Your will is probably the single most important legal document you’ll ever write. It’s the last testament you leave behind. Your will describes how your assets will be divided among your beneficiaries after you die.
Trusts are another way to distribute your assets after you pass away. Unlike wills, trusts don’t require the signatures of all of your beneficiaries. Instead, trustees manage the distribution of your assets on behalf of your beneficiaries.
Who Gets My Assets When I Die?
In Texas, your estate includes everything you own: your house, cars, bank account balances, retirement savings, stocks, bonds, jewelry, artwork, antiques, collectibles, and more. Under state law, your heirs get these things automatically.
How Can I Make Sure My Family Inherits What They’re Entitled to Receive?
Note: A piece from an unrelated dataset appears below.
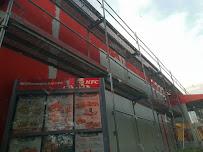 Kentucky Fried Chicken à Paderborn carte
There are two ways to make sure your family inherits what they’re entitled to receive. First, you can give instructions about how your estate is to be distributed in your will. Second, you can establish a trust.
Do I Need to Have a Will Prepared By A Lawyer?
No. There’s no requirement that your will be prepared by a lawyer. However, there are many benefits to having a lawyer draw one up. These include:
- Knowing exactly who gets what.
- Avoiding problems with taxes.
- Ensuring that your wishes are carried out.
- Protecting your privacy.
- Making sure that your will is valid.
When is the Best Time to Draft a Will?
You can draft a will at any time. However, if you want to change anything, such as adding or removing someone from your will, then you should wait until you have completed your estate planning.